** Opening Task input block **

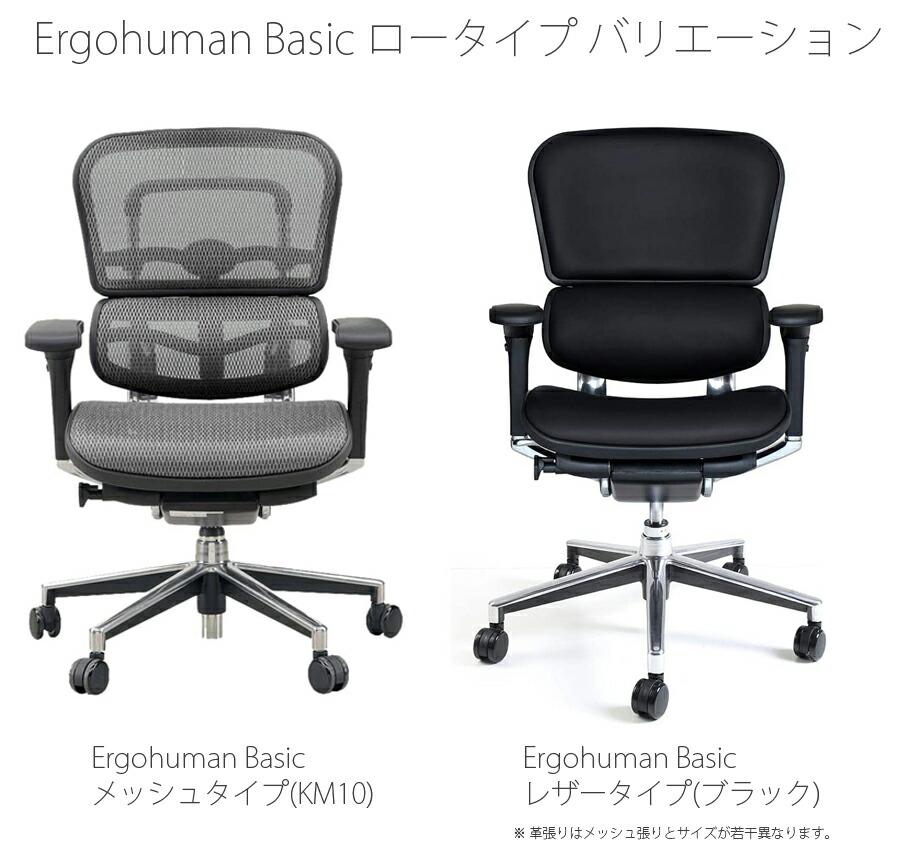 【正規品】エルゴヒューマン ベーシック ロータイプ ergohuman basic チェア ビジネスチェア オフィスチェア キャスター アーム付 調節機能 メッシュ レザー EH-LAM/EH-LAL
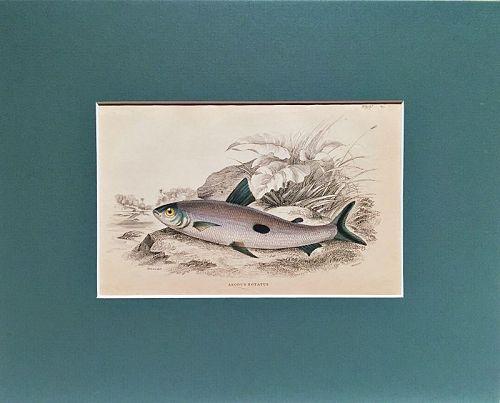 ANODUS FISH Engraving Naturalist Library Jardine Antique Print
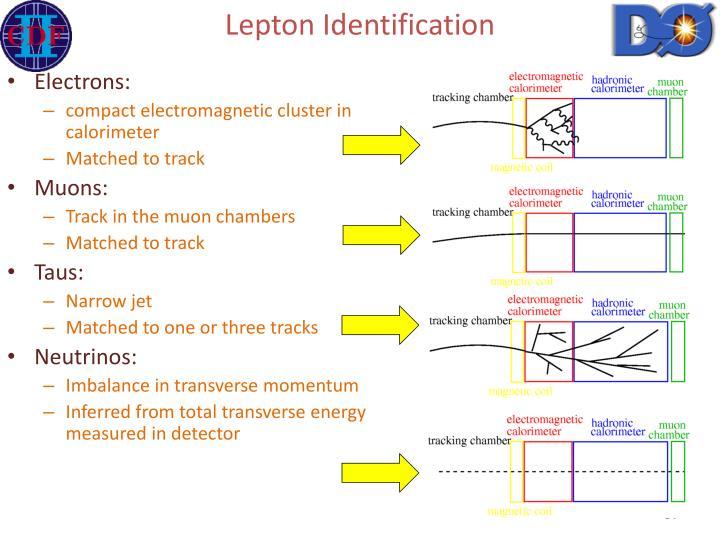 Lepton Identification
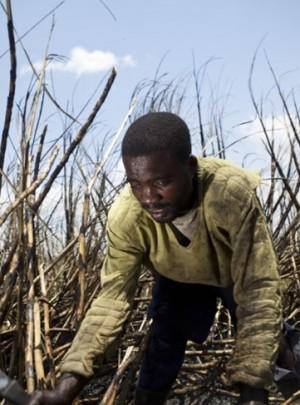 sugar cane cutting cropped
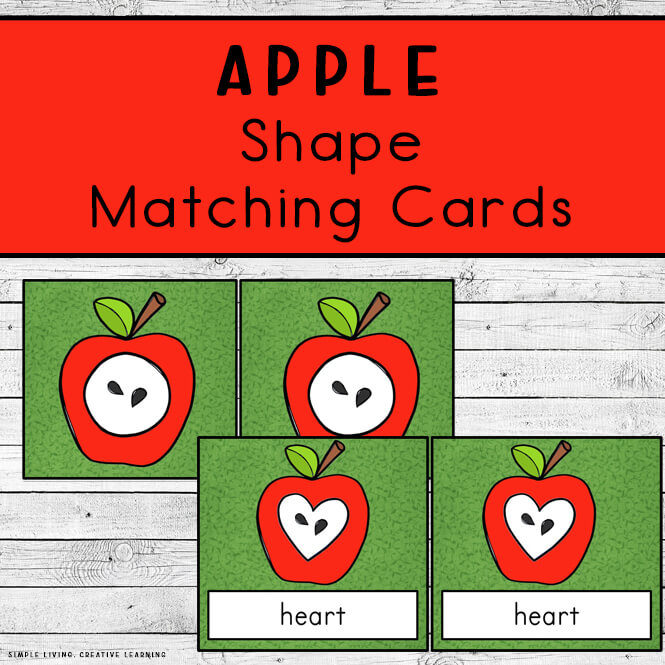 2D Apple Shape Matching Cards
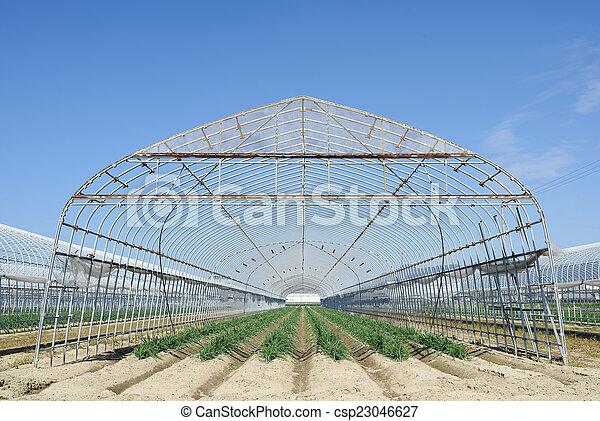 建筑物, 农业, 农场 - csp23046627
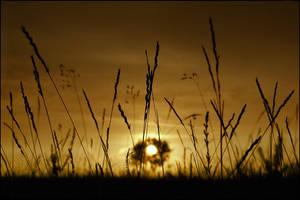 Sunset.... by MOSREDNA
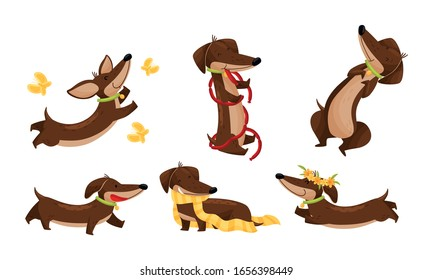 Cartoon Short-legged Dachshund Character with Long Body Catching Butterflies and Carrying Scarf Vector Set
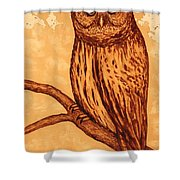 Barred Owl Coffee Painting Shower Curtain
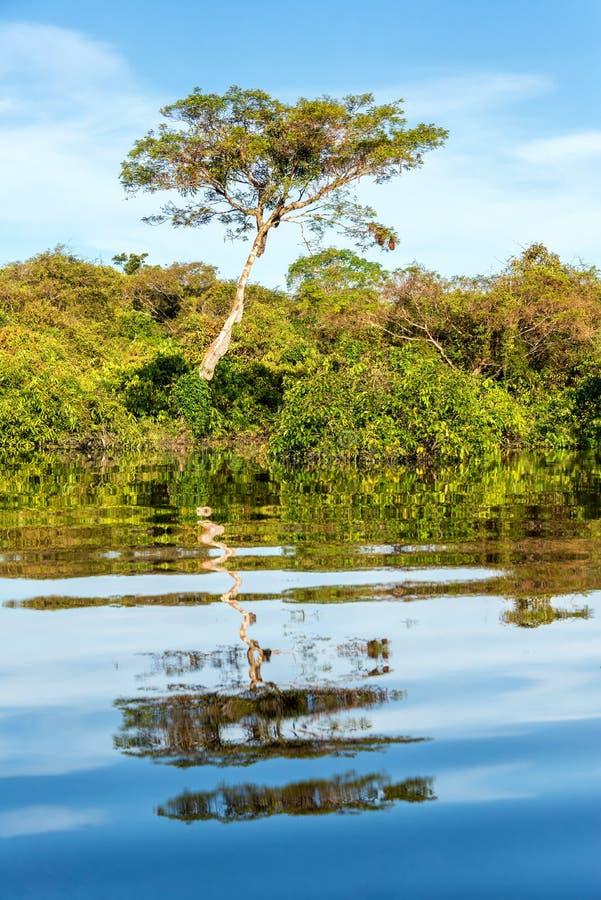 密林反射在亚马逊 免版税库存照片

** Closing Task input block **
** Opening Task input block **

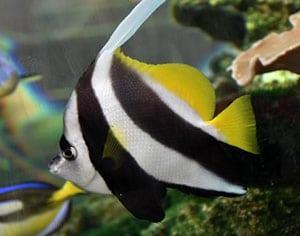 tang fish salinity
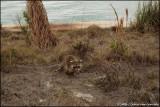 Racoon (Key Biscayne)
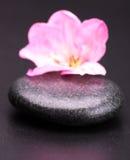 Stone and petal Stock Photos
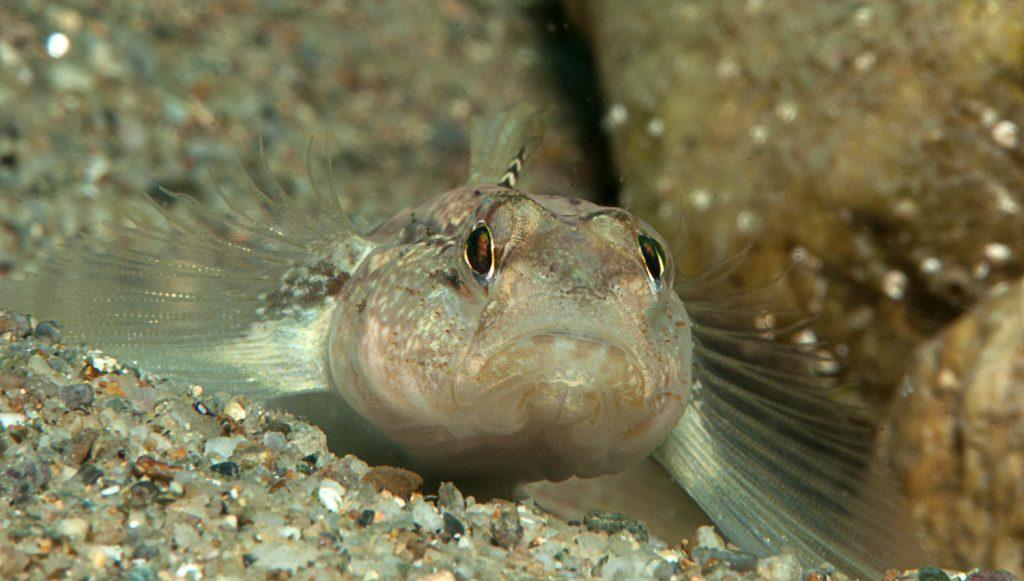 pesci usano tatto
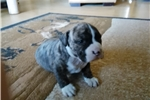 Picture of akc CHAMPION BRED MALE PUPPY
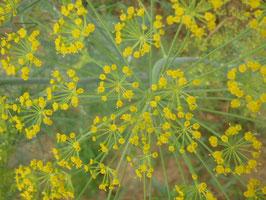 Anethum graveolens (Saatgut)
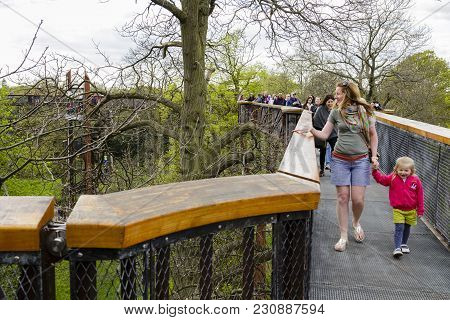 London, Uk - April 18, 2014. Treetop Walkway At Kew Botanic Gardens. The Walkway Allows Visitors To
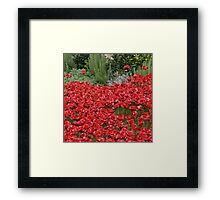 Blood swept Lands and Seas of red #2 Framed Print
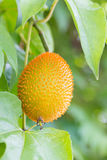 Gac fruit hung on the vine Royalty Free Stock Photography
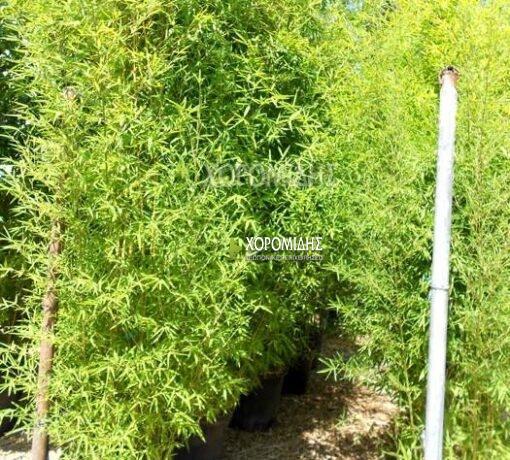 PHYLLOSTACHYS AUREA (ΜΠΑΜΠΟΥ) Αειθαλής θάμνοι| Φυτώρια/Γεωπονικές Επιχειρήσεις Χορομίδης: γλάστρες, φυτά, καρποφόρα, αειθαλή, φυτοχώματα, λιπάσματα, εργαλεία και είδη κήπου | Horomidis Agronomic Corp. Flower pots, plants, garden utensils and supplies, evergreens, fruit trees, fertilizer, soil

** Closing Task input block **

Prompt: Would you transcribe the lines above exactly, going from the line bearing "建筑物, 农业, 农场 - csp23046627" through the line bearing "密林反射在亚马逊 免版税库存照片", and drop the pictures from the copy?

Completed exercise:
 建筑物, 农业, 农场 - csp23046627
 Sunset.... by MOSREDNA
 Cartoon Short-legged Dachshund Character with Long Body Catching Butterflies and Carrying Scarf Vector Set
 Barred Owl Coffee Painting Shower Curtain
 密林反射在亚马逊 免版税库存照片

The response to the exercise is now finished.